Adrianna ist ganz aufgeregt, denn am nächsten Tag ist ihr zehnter Geburtstag. Endlich darf sie mit ihrer Oma in deren Tanzschule gehen. Sie liebt es, sich zur Musik zu bewegen, allerdings hatte sich ihre Oma bisher geweigert, sie auszubilden.
Ihre Großmutter hatte zwar schon bald das Talent ihrer Enkelin erkannt, wollte ihr aber das Tanzen nicht zu früh beibringen. Schade nur, dass Carmen kein Interesse daran hat. Es wird das erste Mal sein, dass Adrianna etwas ohne ihre beste Freundin lernen würde, weshalb Carlotta nicht sicher ist, ob die Begeisterung ihrer Enkelin für den Tanz anhalten wird.

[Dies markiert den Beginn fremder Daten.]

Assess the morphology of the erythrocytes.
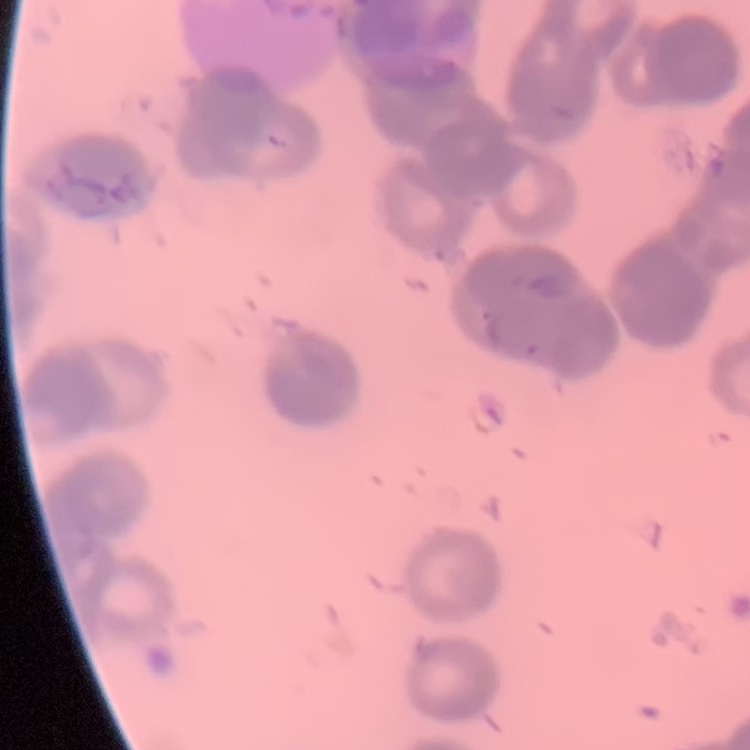

They show rouleaux formation.

image type = one tile cut from a larger photomicrograph
preparation = thin blood film
stain = Field's or Giemsa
Point out each Plasmodium parasite.
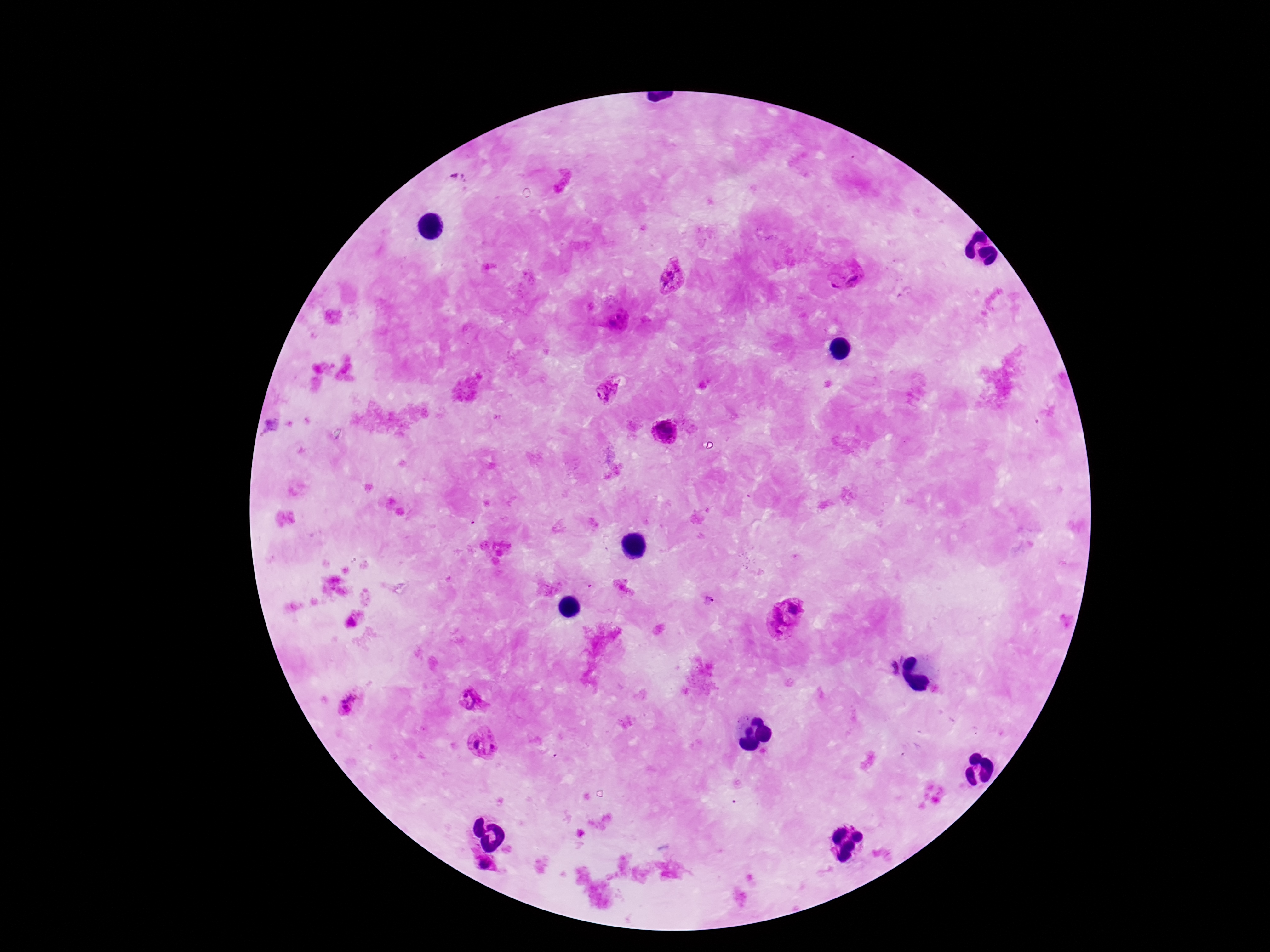

Approximate object centers, in pixels from the top-left corner.
Plasmodium parasites: (x=847, y=274), (x=672, y=275), (x=604, y=390), (x=664, y=433), (x=794, y=605), (x=776, y=623), (x=886, y=667), (x=472, y=699), (x=349, y=705), (x=483, y=740), (x=486, y=862).

Giemsa-stained preparation. Patient malaria status: positive. One field from this slide. Image is 1270×952 pixels. Photographed through the microscope eyepiece with a smartphone camera. Thick peripheral-blood smear. 100x magnification.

Allmählich sinkt Adrianna in seligen Schlaf und befindet sich wieder in dem ihr mittlerweile sehr vertrauten Spiegelsaal, wo sie ungeduldig auf ihren Freund wartet. Seit jener Begegnung vor drei Jahren treffen sich die Kinder Nacht für Nacht in ihren Träumen.
Zwischen den beiden hat sich eine tiefe Freundschaft entwickelt, aber sie kennen immer noch nicht den Namen des Anderen. Jedes Mal, wenn einer die Frage danach stellt oder ihn selbst preisgeben will, wachen sie auf. Deshalb haben sie aufgehört zu fragen und genießen stattdessen die gemeinsamen Stunden.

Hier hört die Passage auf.